The Mersin was a commercial tanker with a documented history of loading Russian crude from ports like Novorossiysk and Tuapse part of what’s known in shipping circles as Russia’s “shadow fleet”
Let me walk you through why this matters, how we got here, and where the money is hiding in plain sight.
To understand what’s happening, you need to grasp how Russia has been moving oil since Western sanctions really started biting in 2022-2023. Before sanctions, moving Russian crude was simple: one tanker, one voyage, load port to discharge terminal. Done.
Now? That same barrel of oil touches 3 different vessels (full explanation here)
This cascading system multiplies the tonne miles required per barrel by 300%. Think about that. Every Russian barrel now needs 3 times the shipping capacity it used to.

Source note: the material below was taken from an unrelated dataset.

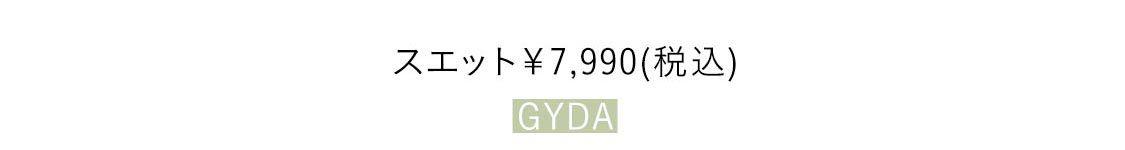 スエット¥7,990(税込)/GYDA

That’s not just inefficient it’s a structural scarcity creator for compliant tanker capacity worldwide.
And here’s where it gets interesting for investors this system locked up older tonnage and created what amounts to a hidden tax on global shipping capacity. Russia’s shadow fleet circumvent sanctions and literally removed 8-20% of global crude tanker supply from mainstream operations and trapped it in specialized sanctioned oil routes.
Ukraine’s naval drone program started modestly modified jet skis with explosives, basically harassing Russian warships in the Black Sea. Annoying, but limited in scope.

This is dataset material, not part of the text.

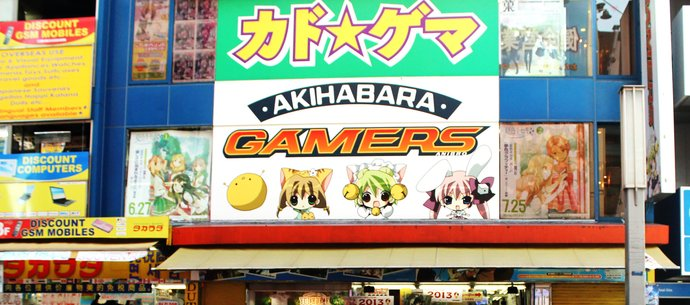picture of Happy New Year! Greet the New Year by Coming to Akihabara! (Part 2 of 2)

Fast forward to November-December 2025, and we’re watching something qualitatively different. The strikes on the Kairos and Virat in the Black Sea were precise, calculated hits on vessels already sanctioned for sanctions evasion. Ukraine explicitly claimed responsibility for those, providing legal cover: “We struck sanctioned vessels aiding an enemy war effort”

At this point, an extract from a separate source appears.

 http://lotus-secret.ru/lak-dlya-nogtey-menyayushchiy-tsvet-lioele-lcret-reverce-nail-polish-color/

But the Mersin attack off Senegal? Ukraine maintained strategic ambiguity. No direct claims. Just enough information leaked to make sure shipping markets understood the message: we can reach you anywhere.
The technical evolution is remarkable. Ukraine’s Sea naval drones now pack 2,000 kilograms of explosives, operate up to 1,500 kilometers from launch points, and use Starlink-controlled guidance systems with AI based object recognition accurate to within 10 meters. These are precision strike platforms that can execute complex targeting sequences with minimal human oversight.
Why does Ukraine care so much about oil tankers?
Because Russia’s war machine runs on oil revenue. Degrading the infrastructure that enables oil monetization isn’t just economically savvy under international law frameworks governing economic warfare, it’s a legitimate military objective. Hit the tankers, you hit the cash flow. Hit the cash flow, you hit Russia’s ability to sustain military operations.
When Ukraine demonstrated it could sink tankers thousands of kilometers from home, the insurance markets immediately repriced risk.
War-risk insurance premiums for Black Sea ports jumped 250% in less than two weeks. Marsh, the world’s largest marine insurance broker, reported that Russian port calls spiked from 0.25-0.30% of vessel value to as much as 1.0% for certain routes. That’s a massive increase.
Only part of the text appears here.